RATIONALE: Drugs used in chemotherapy, such as docetaxel, doxorubicin , cyclophosphamide,
paclitaxel, and gemcitabine work in different ways to stop tumor cells from dividing so they
stop growing or die. Giving combination chemotherapy after surgery may kill any remaining
tumor cells.

PURPOSE: This randomized phase III trial is studying three different combination chemotherapy
regimens and comparing how well they work in treating women who have undergone surgery for
node-positive breast cancer.

OBJECTIVES:

Primary

- Compare disease-free survival in women with node-positive breast cancer treated with 3
different adjuvant chemotherapy regimens comprising dose-dense doxorubicin,
cyclophosphamide, paclitaxel, and gemcitabine vs docetaxel, doxorubicin, and
cyclophosphamide vs dose-dense doxorubicin, cyclophosphamide, and paclitaxel.

Secondary

- Compare overall survival, recurrence-free interval, and distant recurrence-free
interval, in patients treated with these regimens.

- Compare the toxic effects of these regimens in these patients.

OUTLINE: This is a randomized, multicenter study. Patients are stratified according to number
of positive lymph nodes (1-3 vs 4-9 vs ≥ 10), hormone receptor status (estrogen receptor
[ER]- and progesterone receptor [PgR]- negative vs ER- and/or PgR-positive), type of prior
surgery and planned radiotherapy (lumpectomy and local radiotherapy [RT] without regional RT
vs lumpectomy and local RT with regional RT vs mastectomy without RT vs mastectomy with local
or regional RT). Patients are randomized to 1 of 3 treatment arms.

- Group 1: Patients receive doxorubicin IV over 15 minutes, cyclophosphamide IV over 30
minutes, and docetaxel IV over 1 hour on day 1. Treatment repeats every 21 days for 6
courses.

- Group 2: Patients receive AC chemotherapy comprising doxorubicin IV over 15 minutes and
cyclophosphamide IV over 30 minutes on day 1. Treatment repeats every 14 days for 4
courses. Beginning 14 days after the last dose of AC, patients receive paclitaxel IV
over 3 hours on day 1. Treatment repeats every 14 days for 4 courses.

- Group 3: Patients receive AC chemotherapy as in Group 2. Beginning 14 days after the
last dose of AC, patients receive paclitaxel as in Group 2 and gemcitabine IV over 30-60
minutes on day 1. Treatment repeats every 14 days for 4 courses.

In all arms, treatment continues in the absence of disease progression or unacceptable
toxicity.

Beginning 3-12 weeks after the last dose of chemotherapy, patients with ER-positive and/or
PgR-positive tumors receive hormonal therapy.
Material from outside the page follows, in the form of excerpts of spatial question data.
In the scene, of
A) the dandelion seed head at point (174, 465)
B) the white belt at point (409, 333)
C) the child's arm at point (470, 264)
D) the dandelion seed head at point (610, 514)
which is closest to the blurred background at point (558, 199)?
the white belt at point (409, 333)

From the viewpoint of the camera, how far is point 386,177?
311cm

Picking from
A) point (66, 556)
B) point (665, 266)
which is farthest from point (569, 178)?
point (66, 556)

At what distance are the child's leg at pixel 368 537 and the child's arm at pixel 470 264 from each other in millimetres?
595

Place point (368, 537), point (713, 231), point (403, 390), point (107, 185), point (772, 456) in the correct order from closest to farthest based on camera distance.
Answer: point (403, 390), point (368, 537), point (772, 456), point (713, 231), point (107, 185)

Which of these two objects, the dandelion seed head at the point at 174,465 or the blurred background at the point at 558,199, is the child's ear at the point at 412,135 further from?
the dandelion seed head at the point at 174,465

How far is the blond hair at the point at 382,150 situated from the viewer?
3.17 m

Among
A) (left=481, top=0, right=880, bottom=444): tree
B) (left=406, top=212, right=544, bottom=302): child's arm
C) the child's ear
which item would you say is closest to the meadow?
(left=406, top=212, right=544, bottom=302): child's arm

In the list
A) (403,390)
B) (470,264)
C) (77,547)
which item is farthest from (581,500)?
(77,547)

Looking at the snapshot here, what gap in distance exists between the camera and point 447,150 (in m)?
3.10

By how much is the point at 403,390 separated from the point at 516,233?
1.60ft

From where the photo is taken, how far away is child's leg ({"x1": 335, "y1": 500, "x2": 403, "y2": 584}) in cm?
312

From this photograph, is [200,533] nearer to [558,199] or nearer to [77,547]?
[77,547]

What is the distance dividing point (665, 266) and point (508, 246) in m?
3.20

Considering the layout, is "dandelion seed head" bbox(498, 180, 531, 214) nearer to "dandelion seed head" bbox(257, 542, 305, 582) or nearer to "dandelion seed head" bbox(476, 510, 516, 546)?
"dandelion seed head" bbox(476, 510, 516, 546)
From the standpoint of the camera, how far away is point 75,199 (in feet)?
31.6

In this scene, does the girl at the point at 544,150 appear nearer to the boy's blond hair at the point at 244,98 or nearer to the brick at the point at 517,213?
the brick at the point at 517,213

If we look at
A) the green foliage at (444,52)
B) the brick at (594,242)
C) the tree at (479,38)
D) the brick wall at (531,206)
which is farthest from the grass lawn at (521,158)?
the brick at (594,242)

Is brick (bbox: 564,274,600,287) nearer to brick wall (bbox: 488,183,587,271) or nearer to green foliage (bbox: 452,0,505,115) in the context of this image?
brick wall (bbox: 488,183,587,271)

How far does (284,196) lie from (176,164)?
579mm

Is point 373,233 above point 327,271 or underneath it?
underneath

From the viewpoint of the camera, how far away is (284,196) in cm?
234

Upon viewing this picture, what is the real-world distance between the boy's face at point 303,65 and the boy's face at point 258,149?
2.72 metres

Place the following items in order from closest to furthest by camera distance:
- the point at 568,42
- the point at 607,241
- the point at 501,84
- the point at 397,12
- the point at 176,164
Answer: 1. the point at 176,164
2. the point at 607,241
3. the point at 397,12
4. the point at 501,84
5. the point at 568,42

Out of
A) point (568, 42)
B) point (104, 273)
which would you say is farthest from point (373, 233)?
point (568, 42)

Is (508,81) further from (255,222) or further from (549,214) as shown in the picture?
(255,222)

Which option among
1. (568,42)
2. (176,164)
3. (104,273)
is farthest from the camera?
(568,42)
Beginning no sooner than 3 weeks after the last dose of chemotherapy, patients treated with
lumpectomy undergo whole-breast radiotherapy. Patients treated with mastectomy may undergo
chest wall and/or regional nodal radiotherapy.

Patients are followed every 6 months for 5 years and then annually thereafter.

PROJECTED ACCRUAL: A total of 4,800 patients will be accrued for this study within 4 years.

Inclusion Criteria:

- The patient must consent to participate in the study and must have signed an approved
consent form conforming with federal and institutional guidelines.

- The patient must have a life expectancy of at least 10 years and a Zubrod performance
status of 0 or 1. (Comorbid conditions but not the diagnosis of breast cancer should
be taken into consideration when determining life expectancy.)

- The interval between the last surgery for breast cancer staging or treatment and
randomization must be no more than 84 days.

- The tumor must be invasive carcinoma of the breast on histologic examination.

- All of the following staging criteria must be met:

- By clinical and pathologic evaluation, primary tumor must be T1-3;

- By clinical evaluation, ipsilateral nodes must be cN0, cN1, or cN2a;

- By pathologic evaluation, ipsilateral nodes must be pN1 (pN1mi, pN1a, pN1b,
pN1c), pN2a, pN3a, or pN3b (only if due to microscopic involvement of internal
mammary node detected by sentinel lymph node dissection and with more than 3
positive axillary lymph nodes).

- Patients must have an estrogen receptor (ER) analysis performed on the primary tumor
prior to randomization. If ER analysis is negative, then progesterone receptor (PgR)
analysis must be performed. If ER analysis is positive, PgR analysis is desired, but
not mandatory. ("Marginal" or "borderline" results [i.e., those not definitely
negative] will be considered positive regardless of the methodology used.)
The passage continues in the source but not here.